Air Uganda personnel also displayed high level of incompetence by submitting to auditors, CAA unapproved soft copies, presenting three different uncontrolled versions of the aircraft minimum equipment list, keeping unmarked For reference Only Manuals together with Controlled Manuals contrary to the industry practice.

Air Uganda also presented a computerized Quality System that failed to indicate calibrated tools expiry dates to the auditors and failed to present to the auditors approval and contract documents of the maintenance service provider.

You withdrew AOC for three operating airlines. Why it is that only one operator is moving from one media house to the other explaining. Where are the others?


Even us we’re wondering. Instead of working on the re-certification process, our colleagues are running to the press. The problem of Air Uganda arose from gross negligence when appearing before the ICAO auditors. The airline deployed unprepared personnel to handle the audit.

Secondly, after certification of Air Uganda in October 2013, CAA carried out bi-annual surveillance missions.

In April 2014, CAA visited the maintenance organization for Air Uganda where it was discovered that the Airline had violated its maintenance scope. The Maintenance Organization had low maintenance capability. CAA instructed Air Uganda to revert to the agreed level until it improved its maintenance capability. TransAfrik was found to be carrying items that were not authorized in their Air Operator Certificate. The re-certification process is ongoing and all the three are involved at stage three.

Air Uganda in their statement said the ICAO audit was only targeting regulators. Is this true?


And it’s where they go wrong. If the audit was for regulators…….why did they visit their premises? The audit was for the state and not only CAA. All industry players were audited and those found with deficiencies had AOCs withdrawn.

 When the ICAO Team came to Uganda. What were they looking for?

The ICAO Coordinated Validation Mission came to establish the status of implementation of the agreed upon Corrective Action Plan of 2008. They also wanted to see the implementation of the recommended amendment of the Civil Aviation Authority Act, organizational set up, accident investigation, air navigation services, aerodromes, Ugandan international airlines, aircraft maintenance centers and aviation training institutions.

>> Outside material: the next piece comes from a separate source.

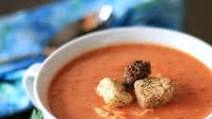 Tomato Bisque with Chicken Tomato Bisque with Chicken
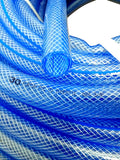 Furtun inserție PVC 3/4” (22 mm), 50 m, 3 pelicule – rezistent și flexibil pentru irigații și alimentare cu apă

Now that Air Uganda has suspended their operations and returned their leased aircraft. What hope should Ugandan and East African air transport users have from CAA?
In order to bridge this gap, we have approached and been approached by Ethiopian Airlines and RwandaAir to start picking up passengers from Entebbe and taking them to destinations they have not flown before. We have granted Fifth Freedom Rights to those two airlines to mount flights. Ethiopian Airlines has been already granted the Entebbe- Juba route. Precision Air has asked to do the Entebbe-Kilimanjaro to Dar es Salaam. This is of course in line with the re-certification process which is ongoing.

Any other issue CAA wishes to tell Air Transport users?

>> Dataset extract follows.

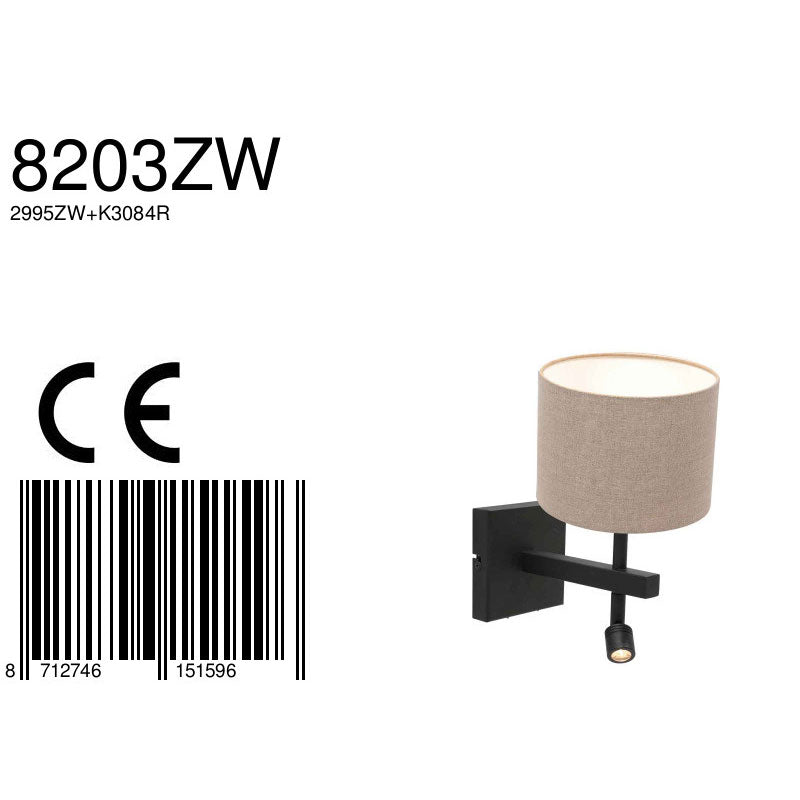 schemerlamp-wand-met-bruine-kap-steinhauer-stang-variant-image8a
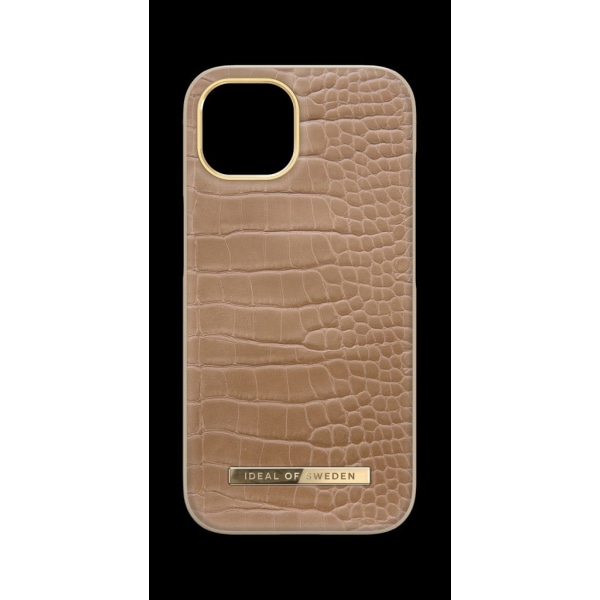 iDeal of Sweden iPhone 15 Pro Max Atelier Case, Camel Croco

CAA applies a rigorous/thorough certification process to international air operators which, if fully complied with, would ensure safe operations. We’re responsible for industry oversight while the air operators are directly responsible for the safety of their operations. Air Uganda ignored CAA’s advice to follow guidelines for designation as a national airline. The guidelines include reasonable ownership of the airline by the Government or people of the state designating the airline.

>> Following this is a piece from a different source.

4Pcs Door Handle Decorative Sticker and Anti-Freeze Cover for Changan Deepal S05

Nonetheless, CAA went out of its way to negotiate Bilateral Air Services Agreements with countries like South Africa and Singapore which accepted to waive the ownership close to enable Air Uganda to operate. Kenya and Tanzania accepted designation of Air Uganda as a gesture of good relations between the EAC States and insistence of Uganda CAA.

Air Uganda was advised to desist from the practice of mis-informing the political leadership and seeking favor every time CAA raised aviation safety issues.